La découverte du mezzo italien
Manuela Custer fut toutefois un vrai bonheur : lentement mais sûrement,
la chanteuse gravit les marches d'une belle carrière, à la
faveur notamment de sa collaboration avec Opera Rara (participation à
un volume d'Il Salotto, Emma dans la prochaine Zelmira, Pia di
Tolomei, etc.)
Au-delà des flammes écarlates
de sa tenue Gucci, Custer affiche un look résolument moderne. On
se prend immédiatement de sympathie pour l'artiste, simple et sincère.
Une des rares qui nous convaincra dans ses nombreux récitatifs.
La voix est saine, bien conduite, d'une belle projection et rendra justice
à une écriture diablement enlevée. Seule réserve,
nous entendons davantage un superbe Sesto de la Clemenza di Tito
qu'un véritable mezzo-soprano colorature rossinien.
Nous jetterons un voile pudique sur
la prestation de Carlo Lepore, qui pourtant nous avait ravi la veille en
basse comique dans la Matilde di Shabran. Lepore, hormis une fatigue
tout à fait compréhensible, ne possède, à aucun
moment, les moyens vocaux et encore moins stylistiques nécessaires
à cet emploi taillé sur mesure pour les immense moyens d'un
Galli à son apogée. Sans réclamer un Ramey, idéal,
on était en droit d'attendre simplement une basse avec une émission
correcte et un minimum d'autorité. On souffre avec le chanteur lors
de ce qui ressemble au déchiffrage manqué d'un écolier
suant de grosses gouttes. Au point qu'il pousse un soupir de soulagement
en se rasseyant... Nous aussi !
La très médiatique
et charismatique Darina Takova défendait la partie d'Argene. Takova
est notamment bien connue du public belge. Elle lui a offert une intéressante
et inattendue Semiramide, mais aussi une Lucia qui, par contre, s'est révélée
décevante.
Qu'est-il arrivé à la
soprano en cette chaude après-midi ? L'artiste nous semble être
passée complètement à côté de son concert.

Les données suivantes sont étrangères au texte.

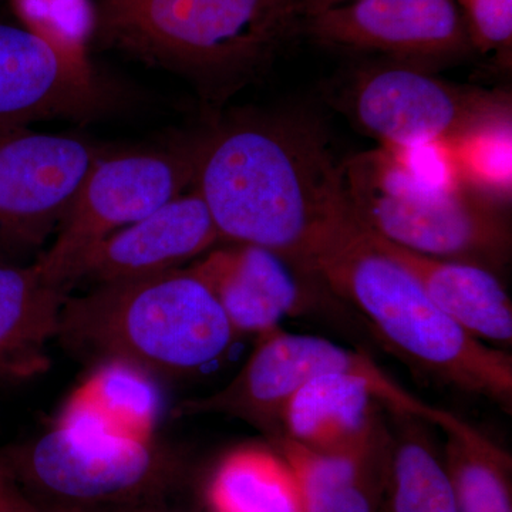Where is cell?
Listing matches in <instances>:
<instances>
[{"mask_svg": "<svg viewBox=\"0 0 512 512\" xmlns=\"http://www.w3.org/2000/svg\"><path fill=\"white\" fill-rule=\"evenodd\" d=\"M443 460L458 512H512V458L456 414L441 409Z\"/></svg>", "mask_w": 512, "mask_h": 512, "instance_id": "20", "label": "cell"}, {"mask_svg": "<svg viewBox=\"0 0 512 512\" xmlns=\"http://www.w3.org/2000/svg\"><path fill=\"white\" fill-rule=\"evenodd\" d=\"M220 241L210 210L194 190L90 249L74 269L72 285L83 279L107 284L183 268Z\"/></svg>", "mask_w": 512, "mask_h": 512, "instance_id": "13", "label": "cell"}, {"mask_svg": "<svg viewBox=\"0 0 512 512\" xmlns=\"http://www.w3.org/2000/svg\"><path fill=\"white\" fill-rule=\"evenodd\" d=\"M114 101L86 55L25 26L0 23V126L93 120L106 114Z\"/></svg>", "mask_w": 512, "mask_h": 512, "instance_id": "11", "label": "cell"}, {"mask_svg": "<svg viewBox=\"0 0 512 512\" xmlns=\"http://www.w3.org/2000/svg\"><path fill=\"white\" fill-rule=\"evenodd\" d=\"M383 147L404 175L421 190L448 192L463 187L448 141Z\"/></svg>", "mask_w": 512, "mask_h": 512, "instance_id": "25", "label": "cell"}, {"mask_svg": "<svg viewBox=\"0 0 512 512\" xmlns=\"http://www.w3.org/2000/svg\"><path fill=\"white\" fill-rule=\"evenodd\" d=\"M192 187L221 241L268 249L299 275L357 220L325 134L288 117L242 116L200 138Z\"/></svg>", "mask_w": 512, "mask_h": 512, "instance_id": "1", "label": "cell"}, {"mask_svg": "<svg viewBox=\"0 0 512 512\" xmlns=\"http://www.w3.org/2000/svg\"><path fill=\"white\" fill-rule=\"evenodd\" d=\"M0 463L18 485L77 504L127 500L150 488L164 470L154 439L55 423L37 439L10 448Z\"/></svg>", "mask_w": 512, "mask_h": 512, "instance_id": "9", "label": "cell"}, {"mask_svg": "<svg viewBox=\"0 0 512 512\" xmlns=\"http://www.w3.org/2000/svg\"><path fill=\"white\" fill-rule=\"evenodd\" d=\"M330 373H348L375 384L393 416L416 417L433 424L440 412L439 407L407 392L366 353L319 336L296 335L276 328L258 336L247 362L227 386L210 396L181 403L175 413L183 417H235L258 427L272 441L281 436L286 404L303 386Z\"/></svg>", "mask_w": 512, "mask_h": 512, "instance_id": "6", "label": "cell"}, {"mask_svg": "<svg viewBox=\"0 0 512 512\" xmlns=\"http://www.w3.org/2000/svg\"><path fill=\"white\" fill-rule=\"evenodd\" d=\"M13 512H63V511L43 510V508L37 507V505L33 504L32 501H29L28 498H26V500L23 501V503L20 504L19 507L16 508V510Z\"/></svg>", "mask_w": 512, "mask_h": 512, "instance_id": "29", "label": "cell"}, {"mask_svg": "<svg viewBox=\"0 0 512 512\" xmlns=\"http://www.w3.org/2000/svg\"><path fill=\"white\" fill-rule=\"evenodd\" d=\"M109 150L74 134L0 126V252L29 254L55 237Z\"/></svg>", "mask_w": 512, "mask_h": 512, "instance_id": "8", "label": "cell"}, {"mask_svg": "<svg viewBox=\"0 0 512 512\" xmlns=\"http://www.w3.org/2000/svg\"><path fill=\"white\" fill-rule=\"evenodd\" d=\"M362 318L392 355L419 375L512 410V356L430 301L406 268L380 251L359 220L329 242L308 274Z\"/></svg>", "mask_w": 512, "mask_h": 512, "instance_id": "3", "label": "cell"}, {"mask_svg": "<svg viewBox=\"0 0 512 512\" xmlns=\"http://www.w3.org/2000/svg\"><path fill=\"white\" fill-rule=\"evenodd\" d=\"M466 22L473 49L510 66L512 0H454Z\"/></svg>", "mask_w": 512, "mask_h": 512, "instance_id": "26", "label": "cell"}, {"mask_svg": "<svg viewBox=\"0 0 512 512\" xmlns=\"http://www.w3.org/2000/svg\"><path fill=\"white\" fill-rule=\"evenodd\" d=\"M69 291L47 281L35 262L0 261V380H29L49 370Z\"/></svg>", "mask_w": 512, "mask_h": 512, "instance_id": "18", "label": "cell"}, {"mask_svg": "<svg viewBox=\"0 0 512 512\" xmlns=\"http://www.w3.org/2000/svg\"><path fill=\"white\" fill-rule=\"evenodd\" d=\"M383 409L386 402L375 384L330 373L303 386L286 404L281 436L320 453H348L387 430Z\"/></svg>", "mask_w": 512, "mask_h": 512, "instance_id": "15", "label": "cell"}, {"mask_svg": "<svg viewBox=\"0 0 512 512\" xmlns=\"http://www.w3.org/2000/svg\"><path fill=\"white\" fill-rule=\"evenodd\" d=\"M319 45L439 62L473 52L454 0H348L306 19Z\"/></svg>", "mask_w": 512, "mask_h": 512, "instance_id": "12", "label": "cell"}, {"mask_svg": "<svg viewBox=\"0 0 512 512\" xmlns=\"http://www.w3.org/2000/svg\"><path fill=\"white\" fill-rule=\"evenodd\" d=\"M348 2V0H305L306 16L316 15V13L323 12V10L338 6L340 3Z\"/></svg>", "mask_w": 512, "mask_h": 512, "instance_id": "28", "label": "cell"}, {"mask_svg": "<svg viewBox=\"0 0 512 512\" xmlns=\"http://www.w3.org/2000/svg\"><path fill=\"white\" fill-rule=\"evenodd\" d=\"M198 154L200 140L107 151L84 180L52 245L37 256L40 274L69 291L74 269L90 249L194 185Z\"/></svg>", "mask_w": 512, "mask_h": 512, "instance_id": "7", "label": "cell"}, {"mask_svg": "<svg viewBox=\"0 0 512 512\" xmlns=\"http://www.w3.org/2000/svg\"><path fill=\"white\" fill-rule=\"evenodd\" d=\"M25 28L57 45L86 55L94 32V5L90 0H12Z\"/></svg>", "mask_w": 512, "mask_h": 512, "instance_id": "24", "label": "cell"}, {"mask_svg": "<svg viewBox=\"0 0 512 512\" xmlns=\"http://www.w3.org/2000/svg\"><path fill=\"white\" fill-rule=\"evenodd\" d=\"M404 424L393 436L386 505L390 512H458L443 456L419 427L420 419L399 416Z\"/></svg>", "mask_w": 512, "mask_h": 512, "instance_id": "22", "label": "cell"}, {"mask_svg": "<svg viewBox=\"0 0 512 512\" xmlns=\"http://www.w3.org/2000/svg\"><path fill=\"white\" fill-rule=\"evenodd\" d=\"M161 412L156 377L120 360H103L63 404L55 424L153 439Z\"/></svg>", "mask_w": 512, "mask_h": 512, "instance_id": "19", "label": "cell"}, {"mask_svg": "<svg viewBox=\"0 0 512 512\" xmlns=\"http://www.w3.org/2000/svg\"><path fill=\"white\" fill-rule=\"evenodd\" d=\"M350 100L359 126L387 147L450 143L473 128L511 116L505 94L456 86L404 64L360 74Z\"/></svg>", "mask_w": 512, "mask_h": 512, "instance_id": "10", "label": "cell"}, {"mask_svg": "<svg viewBox=\"0 0 512 512\" xmlns=\"http://www.w3.org/2000/svg\"><path fill=\"white\" fill-rule=\"evenodd\" d=\"M231 323L190 268L67 295L57 339L73 352L120 360L154 377L195 375L231 348Z\"/></svg>", "mask_w": 512, "mask_h": 512, "instance_id": "4", "label": "cell"}, {"mask_svg": "<svg viewBox=\"0 0 512 512\" xmlns=\"http://www.w3.org/2000/svg\"><path fill=\"white\" fill-rule=\"evenodd\" d=\"M306 19L305 0H96L93 39L224 103L305 33Z\"/></svg>", "mask_w": 512, "mask_h": 512, "instance_id": "2", "label": "cell"}, {"mask_svg": "<svg viewBox=\"0 0 512 512\" xmlns=\"http://www.w3.org/2000/svg\"><path fill=\"white\" fill-rule=\"evenodd\" d=\"M190 269L220 303L237 336L271 332L305 303L292 265L255 245L211 249Z\"/></svg>", "mask_w": 512, "mask_h": 512, "instance_id": "14", "label": "cell"}, {"mask_svg": "<svg viewBox=\"0 0 512 512\" xmlns=\"http://www.w3.org/2000/svg\"><path fill=\"white\" fill-rule=\"evenodd\" d=\"M380 512H390L389 510H387V507L386 505L383 504V507H382V511Z\"/></svg>", "mask_w": 512, "mask_h": 512, "instance_id": "30", "label": "cell"}, {"mask_svg": "<svg viewBox=\"0 0 512 512\" xmlns=\"http://www.w3.org/2000/svg\"><path fill=\"white\" fill-rule=\"evenodd\" d=\"M26 500L15 478L0 463V512H13Z\"/></svg>", "mask_w": 512, "mask_h": 512, "instance_id": "27", "label": "cell"}, {"mask_svg": "<svg viewBox=\"0 0 512 512\" xmlns=\"http://www.w3.org/2000/svg\"><path fill=\"white\" fill-rule=\"evenodd\" d=\"M350 207L370 231L419 254L495 272L510 259L511 228L501 205L467 187L421 190L383 147L340 164Z\"/></svg>", "mask_w": 512, "mask_h": 512, "instance_id": "5", "label": "cell"}, {"mask_svg": "<svg viewBox=\"0 0 512 512\" xmlns=\"http://www.w3.org/2000/svg\"><path fill=\"white\" fill-rule=\"evenodd\" d=\"M369 235L373 244L406 268L430 301L461 328L478 339L511 345V299L493 272L466 262L410 251L370 229Z\"/></svg>", "mask_w": 512, "mask_h": 512, "instance_id": "17", "label": "cell"}, {"mask_svg": "<svg viewBox=\"0 0 512 512\" xmlns=\"http://www.w3.org/2000/svg\"><path fill=\"white\" fill-rule=\"evenodd\" d=\"M272 444L291 467L303 512L382 511L392 466L389 429L348 453H320L284 436Z\"/></svg>", "mask_w": 512, "mask_h": 512, "instance_id": "16", "label": "cell"}, {"mask_svg": "<svg viewBox=\"0 0 512 512\" xmlns=\"http://www.w3.org/2000/svg\"><path fill=\"white\" fill-rule=\"evenodd\" d=\"M450 147L464 187L500 205L511 200V116L461 134Z\"/></svg>", "mask_w": 512, "mask_h": 512, "instance_id": "23", "label": "cell"}, {"mask_svg": "<svg viewBox=\"0 0 512 512\" xmlns=\"http://www.w3.org/2000/svg\"><path fill=\"white\" fill-rule=\"evenodd\" d=\"M210 512H303L291 467L276 450L235 448L212 474L207 490Z\"/></svg>", "mask_w": 512, "mask_h": 512, "instance_id": "21", "label": "cell"}]
</instances>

Incommodée par la chaleur ? Fatigue ? Indifférence ? La soprano
qui, pourtant, forte de moyens substantiels, est capable de grandes choses
dans un répertoire approprié, ne s'est montrée concernée
par aucune de ses interventions. Son meilleur moment reste le duo avec
la mezzo, cette dernière semblant la galvaniser quelque peu. Sa
scène solo tombe complètement à plat. Approximation,
timbre lourd, projection opaque, aigus durcis... Très curieuse prestation.
Même si Takova nous semble, par nature, davantage destinée
à l'écriture donizettienne, nous l'avons rarement entendue
confrontée à de telles difficultés. Elle nous doit
une revanche.
Tombant de mal en pis, que dire de
Mario Zeffiri qui débutait au ROF cette année ? On retrouve
ce ténor grec très régulièrement dans le sillage
du maestro Zedda. Zeffiri est un bon professionnel et un bon musicien,
il nous est pourtant difficile de passer au-dessus de tant d'insuffisances
vocales : voix courte, tantôt nasale, tantôt engorgée,
timbre ingrat et émission "falsettisante" au point que Matteuzzi
passerait pour un "tenorissimo" !
Pour son malheur, le chanteur doit
défendre des thématiques que nous avons tous dans l'oreille
par Blake, Devia, voire Bartoli. Il les exécute avec une colorature
que l'on croyait révolue depuis Alva et Monti...
Au final, malgré l'accueil bienveillant
d'un public aimable, nous ressortons avec la sensation d'être passé
à côté des beautés que recèle cette cantate.
Néanmoins, il nous semble que La Riconoscenza est mieux équilibrée
à la fois dans la répartition des timbres et des responsabilités
vocales comme dans sa forme musicale. Formons le voeu que Chailly aura
la bonne idée d'ajouter rapidement ce Vero Omaggio à
son calendrier de l'intégrale des cantates rossiniennes, avec, il
va sans dire, une distribution adéquate.